▸ GOAL
Reproduce the rows below character for character, from the first line of the rows through the line containing "73H4V75L9 78V80H13V82H20L22 73H24V66H22L20", including both of those lines.

▸ INFORMATION PROVIDED
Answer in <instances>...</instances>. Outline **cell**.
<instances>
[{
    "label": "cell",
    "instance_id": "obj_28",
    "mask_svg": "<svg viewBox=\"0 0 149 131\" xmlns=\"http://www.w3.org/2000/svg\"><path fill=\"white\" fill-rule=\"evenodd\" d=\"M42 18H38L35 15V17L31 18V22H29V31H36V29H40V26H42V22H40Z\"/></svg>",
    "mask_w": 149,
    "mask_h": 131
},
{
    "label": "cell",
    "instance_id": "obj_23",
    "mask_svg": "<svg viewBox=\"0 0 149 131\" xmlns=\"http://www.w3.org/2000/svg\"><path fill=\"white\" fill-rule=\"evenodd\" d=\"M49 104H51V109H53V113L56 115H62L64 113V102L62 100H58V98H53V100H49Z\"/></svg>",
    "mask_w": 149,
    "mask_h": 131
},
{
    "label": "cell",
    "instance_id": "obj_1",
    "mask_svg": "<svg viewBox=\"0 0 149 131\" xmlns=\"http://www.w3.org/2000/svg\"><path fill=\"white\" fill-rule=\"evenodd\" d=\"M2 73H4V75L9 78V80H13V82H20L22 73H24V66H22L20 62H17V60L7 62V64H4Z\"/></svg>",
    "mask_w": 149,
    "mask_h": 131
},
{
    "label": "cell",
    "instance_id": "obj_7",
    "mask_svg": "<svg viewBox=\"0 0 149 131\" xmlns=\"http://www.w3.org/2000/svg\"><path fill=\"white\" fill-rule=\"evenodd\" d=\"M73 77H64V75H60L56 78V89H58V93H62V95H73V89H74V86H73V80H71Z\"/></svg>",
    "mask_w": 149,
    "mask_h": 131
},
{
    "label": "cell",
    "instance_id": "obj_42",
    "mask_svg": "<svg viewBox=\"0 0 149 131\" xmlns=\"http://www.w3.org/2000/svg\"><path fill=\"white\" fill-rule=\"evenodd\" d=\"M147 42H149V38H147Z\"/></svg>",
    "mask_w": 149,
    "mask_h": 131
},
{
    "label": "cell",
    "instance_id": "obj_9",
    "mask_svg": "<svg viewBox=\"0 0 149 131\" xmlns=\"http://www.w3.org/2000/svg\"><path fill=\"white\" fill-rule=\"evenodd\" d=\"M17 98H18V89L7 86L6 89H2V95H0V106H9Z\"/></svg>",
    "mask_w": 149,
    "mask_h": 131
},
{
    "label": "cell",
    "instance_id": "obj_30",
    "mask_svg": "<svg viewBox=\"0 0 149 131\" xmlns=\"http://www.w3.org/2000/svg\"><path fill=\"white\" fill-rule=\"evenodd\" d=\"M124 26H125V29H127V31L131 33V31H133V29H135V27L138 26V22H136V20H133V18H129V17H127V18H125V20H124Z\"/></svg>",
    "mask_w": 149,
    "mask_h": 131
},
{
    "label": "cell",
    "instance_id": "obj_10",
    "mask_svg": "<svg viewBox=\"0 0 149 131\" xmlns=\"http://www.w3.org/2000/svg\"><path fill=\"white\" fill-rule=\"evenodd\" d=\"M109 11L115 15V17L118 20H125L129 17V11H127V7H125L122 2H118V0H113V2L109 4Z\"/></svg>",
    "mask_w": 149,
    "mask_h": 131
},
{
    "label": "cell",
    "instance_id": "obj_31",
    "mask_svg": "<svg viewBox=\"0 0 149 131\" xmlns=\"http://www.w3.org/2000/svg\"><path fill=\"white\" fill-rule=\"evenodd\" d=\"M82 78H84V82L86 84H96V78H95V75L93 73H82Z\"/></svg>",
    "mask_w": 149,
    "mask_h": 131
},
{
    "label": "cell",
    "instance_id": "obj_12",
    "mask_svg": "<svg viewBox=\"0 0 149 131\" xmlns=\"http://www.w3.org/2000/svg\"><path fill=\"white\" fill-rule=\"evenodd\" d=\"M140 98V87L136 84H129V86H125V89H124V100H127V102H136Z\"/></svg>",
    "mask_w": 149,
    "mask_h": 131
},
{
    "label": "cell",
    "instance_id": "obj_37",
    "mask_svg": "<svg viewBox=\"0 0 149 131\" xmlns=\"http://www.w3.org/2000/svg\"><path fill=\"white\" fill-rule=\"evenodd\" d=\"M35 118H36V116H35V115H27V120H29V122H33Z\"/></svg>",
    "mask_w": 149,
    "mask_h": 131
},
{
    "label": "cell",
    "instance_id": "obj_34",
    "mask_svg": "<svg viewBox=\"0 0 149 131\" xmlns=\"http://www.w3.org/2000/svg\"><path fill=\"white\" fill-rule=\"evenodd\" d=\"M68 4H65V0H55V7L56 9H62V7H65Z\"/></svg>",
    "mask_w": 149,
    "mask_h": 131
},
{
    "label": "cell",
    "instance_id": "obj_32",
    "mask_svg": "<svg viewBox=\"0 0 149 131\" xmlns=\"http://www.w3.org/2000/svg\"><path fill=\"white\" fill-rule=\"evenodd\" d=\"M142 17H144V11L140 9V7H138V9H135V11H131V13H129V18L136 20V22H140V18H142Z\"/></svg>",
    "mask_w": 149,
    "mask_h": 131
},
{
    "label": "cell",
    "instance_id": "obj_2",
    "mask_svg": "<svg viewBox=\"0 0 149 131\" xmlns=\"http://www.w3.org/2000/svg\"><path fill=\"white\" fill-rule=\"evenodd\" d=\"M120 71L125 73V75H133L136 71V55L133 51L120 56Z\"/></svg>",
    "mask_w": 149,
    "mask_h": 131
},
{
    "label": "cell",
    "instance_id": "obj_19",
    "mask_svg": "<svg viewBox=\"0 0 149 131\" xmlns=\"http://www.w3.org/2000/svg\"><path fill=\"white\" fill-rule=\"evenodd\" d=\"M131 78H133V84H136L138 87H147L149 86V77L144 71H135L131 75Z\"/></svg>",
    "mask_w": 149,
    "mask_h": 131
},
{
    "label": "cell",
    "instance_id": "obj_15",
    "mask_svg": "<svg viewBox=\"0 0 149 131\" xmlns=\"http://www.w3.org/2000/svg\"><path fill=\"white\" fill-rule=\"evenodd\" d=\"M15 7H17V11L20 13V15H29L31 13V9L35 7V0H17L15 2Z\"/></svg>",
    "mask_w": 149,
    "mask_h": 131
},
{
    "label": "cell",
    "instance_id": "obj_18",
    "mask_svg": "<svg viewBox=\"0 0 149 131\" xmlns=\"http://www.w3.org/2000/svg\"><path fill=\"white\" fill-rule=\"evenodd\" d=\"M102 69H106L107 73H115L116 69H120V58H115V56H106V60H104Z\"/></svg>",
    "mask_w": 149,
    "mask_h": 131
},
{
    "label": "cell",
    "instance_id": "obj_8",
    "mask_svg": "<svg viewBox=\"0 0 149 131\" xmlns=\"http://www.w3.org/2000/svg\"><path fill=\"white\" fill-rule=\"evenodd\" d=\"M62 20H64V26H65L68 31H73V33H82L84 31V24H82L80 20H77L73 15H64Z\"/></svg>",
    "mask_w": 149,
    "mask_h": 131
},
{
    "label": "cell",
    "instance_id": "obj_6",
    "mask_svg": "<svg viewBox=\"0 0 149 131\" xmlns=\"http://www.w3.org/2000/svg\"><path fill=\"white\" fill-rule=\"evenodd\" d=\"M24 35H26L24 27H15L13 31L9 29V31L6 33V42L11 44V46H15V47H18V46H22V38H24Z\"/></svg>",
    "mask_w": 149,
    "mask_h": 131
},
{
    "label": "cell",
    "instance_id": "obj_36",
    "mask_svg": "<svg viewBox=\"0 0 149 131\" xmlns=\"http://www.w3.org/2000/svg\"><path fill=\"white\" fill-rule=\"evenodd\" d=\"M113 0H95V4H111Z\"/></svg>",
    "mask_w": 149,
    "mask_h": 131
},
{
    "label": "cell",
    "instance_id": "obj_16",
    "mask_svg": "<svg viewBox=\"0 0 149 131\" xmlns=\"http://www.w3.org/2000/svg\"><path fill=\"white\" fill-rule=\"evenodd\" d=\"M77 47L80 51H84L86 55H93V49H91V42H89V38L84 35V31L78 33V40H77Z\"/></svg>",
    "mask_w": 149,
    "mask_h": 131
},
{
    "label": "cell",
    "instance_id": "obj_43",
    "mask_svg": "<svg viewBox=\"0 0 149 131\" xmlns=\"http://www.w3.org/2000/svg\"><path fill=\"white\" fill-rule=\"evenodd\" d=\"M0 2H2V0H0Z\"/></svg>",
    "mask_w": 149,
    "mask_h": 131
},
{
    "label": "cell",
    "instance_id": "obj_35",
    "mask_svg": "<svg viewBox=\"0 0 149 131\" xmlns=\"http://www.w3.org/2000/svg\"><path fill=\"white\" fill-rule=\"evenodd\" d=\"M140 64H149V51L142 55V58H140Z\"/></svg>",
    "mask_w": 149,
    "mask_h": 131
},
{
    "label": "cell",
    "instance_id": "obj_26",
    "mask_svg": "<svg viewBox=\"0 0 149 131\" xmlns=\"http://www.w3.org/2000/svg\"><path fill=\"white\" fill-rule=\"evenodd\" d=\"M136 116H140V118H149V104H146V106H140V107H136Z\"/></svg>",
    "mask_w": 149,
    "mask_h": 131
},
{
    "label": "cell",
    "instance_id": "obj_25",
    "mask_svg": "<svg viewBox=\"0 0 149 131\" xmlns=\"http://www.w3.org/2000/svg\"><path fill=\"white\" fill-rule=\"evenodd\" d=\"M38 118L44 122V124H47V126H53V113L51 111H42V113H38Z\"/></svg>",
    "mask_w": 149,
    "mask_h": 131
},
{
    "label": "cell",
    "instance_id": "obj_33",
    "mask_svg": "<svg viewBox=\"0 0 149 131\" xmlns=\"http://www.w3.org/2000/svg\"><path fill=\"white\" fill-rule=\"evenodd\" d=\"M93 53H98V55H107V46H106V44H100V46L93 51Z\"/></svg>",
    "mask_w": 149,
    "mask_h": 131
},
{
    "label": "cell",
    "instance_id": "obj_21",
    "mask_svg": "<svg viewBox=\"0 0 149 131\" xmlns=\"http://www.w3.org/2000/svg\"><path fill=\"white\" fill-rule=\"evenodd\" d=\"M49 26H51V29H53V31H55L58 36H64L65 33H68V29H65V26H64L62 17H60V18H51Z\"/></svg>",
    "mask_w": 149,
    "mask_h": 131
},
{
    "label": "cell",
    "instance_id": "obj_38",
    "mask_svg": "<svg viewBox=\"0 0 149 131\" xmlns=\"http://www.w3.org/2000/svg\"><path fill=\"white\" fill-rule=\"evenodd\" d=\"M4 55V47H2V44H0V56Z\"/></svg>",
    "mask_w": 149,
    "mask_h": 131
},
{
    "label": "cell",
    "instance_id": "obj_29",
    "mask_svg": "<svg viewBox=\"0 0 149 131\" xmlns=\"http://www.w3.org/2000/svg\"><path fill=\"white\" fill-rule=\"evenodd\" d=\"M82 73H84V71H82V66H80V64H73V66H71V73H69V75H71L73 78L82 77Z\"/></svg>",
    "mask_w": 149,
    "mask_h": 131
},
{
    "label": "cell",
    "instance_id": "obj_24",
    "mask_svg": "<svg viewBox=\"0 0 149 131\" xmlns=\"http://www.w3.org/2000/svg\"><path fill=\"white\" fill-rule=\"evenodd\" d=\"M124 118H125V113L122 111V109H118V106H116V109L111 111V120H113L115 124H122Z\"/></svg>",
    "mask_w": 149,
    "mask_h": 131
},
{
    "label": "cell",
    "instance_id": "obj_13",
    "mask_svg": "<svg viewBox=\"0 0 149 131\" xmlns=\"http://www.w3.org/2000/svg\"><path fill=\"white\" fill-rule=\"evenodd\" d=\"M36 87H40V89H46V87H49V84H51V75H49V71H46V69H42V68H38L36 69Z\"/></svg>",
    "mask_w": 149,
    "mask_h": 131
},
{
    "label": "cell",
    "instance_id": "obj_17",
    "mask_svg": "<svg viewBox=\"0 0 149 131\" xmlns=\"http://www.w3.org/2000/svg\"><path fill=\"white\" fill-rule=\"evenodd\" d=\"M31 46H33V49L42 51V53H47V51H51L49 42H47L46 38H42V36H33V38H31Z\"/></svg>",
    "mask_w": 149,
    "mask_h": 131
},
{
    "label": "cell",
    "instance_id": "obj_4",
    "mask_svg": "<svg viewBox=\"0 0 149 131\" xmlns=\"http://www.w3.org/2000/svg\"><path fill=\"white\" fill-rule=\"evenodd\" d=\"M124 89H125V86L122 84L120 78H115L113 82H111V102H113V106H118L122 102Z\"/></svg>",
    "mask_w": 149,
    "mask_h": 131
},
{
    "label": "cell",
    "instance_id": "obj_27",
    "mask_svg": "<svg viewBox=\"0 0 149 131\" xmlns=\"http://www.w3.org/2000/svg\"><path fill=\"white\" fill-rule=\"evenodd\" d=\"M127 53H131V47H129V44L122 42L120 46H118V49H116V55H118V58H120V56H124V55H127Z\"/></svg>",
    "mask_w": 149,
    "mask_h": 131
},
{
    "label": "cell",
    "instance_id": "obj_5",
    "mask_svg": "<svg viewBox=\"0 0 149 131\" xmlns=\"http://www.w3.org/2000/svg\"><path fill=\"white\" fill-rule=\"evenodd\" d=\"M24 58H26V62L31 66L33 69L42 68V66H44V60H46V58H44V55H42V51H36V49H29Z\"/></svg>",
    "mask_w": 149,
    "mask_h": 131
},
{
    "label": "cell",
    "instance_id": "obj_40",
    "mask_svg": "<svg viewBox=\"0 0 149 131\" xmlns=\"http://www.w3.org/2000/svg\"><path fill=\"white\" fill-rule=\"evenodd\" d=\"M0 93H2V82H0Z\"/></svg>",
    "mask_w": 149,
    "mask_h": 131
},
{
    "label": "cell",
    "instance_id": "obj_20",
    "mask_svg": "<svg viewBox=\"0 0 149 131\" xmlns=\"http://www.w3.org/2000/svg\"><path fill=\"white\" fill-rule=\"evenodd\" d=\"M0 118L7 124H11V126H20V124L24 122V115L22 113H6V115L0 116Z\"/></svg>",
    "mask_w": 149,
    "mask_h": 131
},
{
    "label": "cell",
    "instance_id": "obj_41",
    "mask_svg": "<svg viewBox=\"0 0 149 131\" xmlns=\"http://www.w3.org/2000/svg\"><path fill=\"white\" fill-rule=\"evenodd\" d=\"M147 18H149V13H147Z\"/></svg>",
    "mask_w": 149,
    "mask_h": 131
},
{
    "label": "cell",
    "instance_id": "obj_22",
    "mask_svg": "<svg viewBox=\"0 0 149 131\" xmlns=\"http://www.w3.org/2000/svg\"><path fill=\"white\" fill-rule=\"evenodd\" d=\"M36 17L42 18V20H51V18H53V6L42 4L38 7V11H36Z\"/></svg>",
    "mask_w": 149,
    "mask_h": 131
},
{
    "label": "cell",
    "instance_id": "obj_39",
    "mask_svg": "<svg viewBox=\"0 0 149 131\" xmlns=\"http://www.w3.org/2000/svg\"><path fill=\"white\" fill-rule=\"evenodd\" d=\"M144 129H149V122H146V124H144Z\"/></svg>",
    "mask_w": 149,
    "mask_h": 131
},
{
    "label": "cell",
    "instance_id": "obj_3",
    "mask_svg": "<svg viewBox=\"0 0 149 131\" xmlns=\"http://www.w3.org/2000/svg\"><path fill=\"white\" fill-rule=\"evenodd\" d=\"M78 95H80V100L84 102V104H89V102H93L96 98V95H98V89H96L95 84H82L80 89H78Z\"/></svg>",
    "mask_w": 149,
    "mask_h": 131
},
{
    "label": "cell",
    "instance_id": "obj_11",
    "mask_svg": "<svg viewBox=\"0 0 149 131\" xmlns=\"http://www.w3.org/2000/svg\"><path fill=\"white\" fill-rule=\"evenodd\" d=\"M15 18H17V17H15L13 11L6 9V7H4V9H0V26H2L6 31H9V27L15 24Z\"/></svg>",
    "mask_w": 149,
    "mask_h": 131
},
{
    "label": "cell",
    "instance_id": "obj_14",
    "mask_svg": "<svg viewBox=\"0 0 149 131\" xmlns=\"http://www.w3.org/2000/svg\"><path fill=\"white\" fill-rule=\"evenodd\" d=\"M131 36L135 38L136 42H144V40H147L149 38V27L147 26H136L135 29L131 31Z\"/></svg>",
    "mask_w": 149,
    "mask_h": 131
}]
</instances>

▸ WRITTEN SOLUTION
Answer in <instances>...</instances>. Outline **cell**.
<instances>
[{
    "label": "cell",
    "instance_id": "obj_28",
    "mask_svg": "<svg viewBox=\"0 0 149 131\" xmlns=\"http://www.w3.org/2000/svg\"><path fill=\"white\" fill-rule=\"evenodd\" d=\"M42 18H38L35 15V17L31 18V22H29V31H36V29H40V26H42V22H40Z\"/></svg>",
    "mask_w": 149,
    "mask_h": 131
},
{
    "label": "cell",
    "instance_id": "obj_23",
    "mask_svg": "<svg viewBox=\"0 0 149 131\" xmlns=\"http://www.w3.org/2000/svg\"><path fill=\"white\" fill-rule=\"evenodd\" d=\"M49 104H51V109H53V113L56 115H62L64 113V102L62 100H58V98H53V100H49Z\"/></svg>",
    "mask_w": 149,
    "mask_h": 131
},
{
    "label": "cell",
    "instance_id": "obj_1",
    "mask_svg": "<svg viewBox=\"0 0 149 131\" xmlns=\"http://www.w3.org/2000/svg\"><path fill=\"white\" fill-rule=\"evenodd\" d=\"M2 73H4V75L9 78V80H13V82H20L22 73H24V66H22L20 62H17V60L7 62V64H4Z\"/></svg>",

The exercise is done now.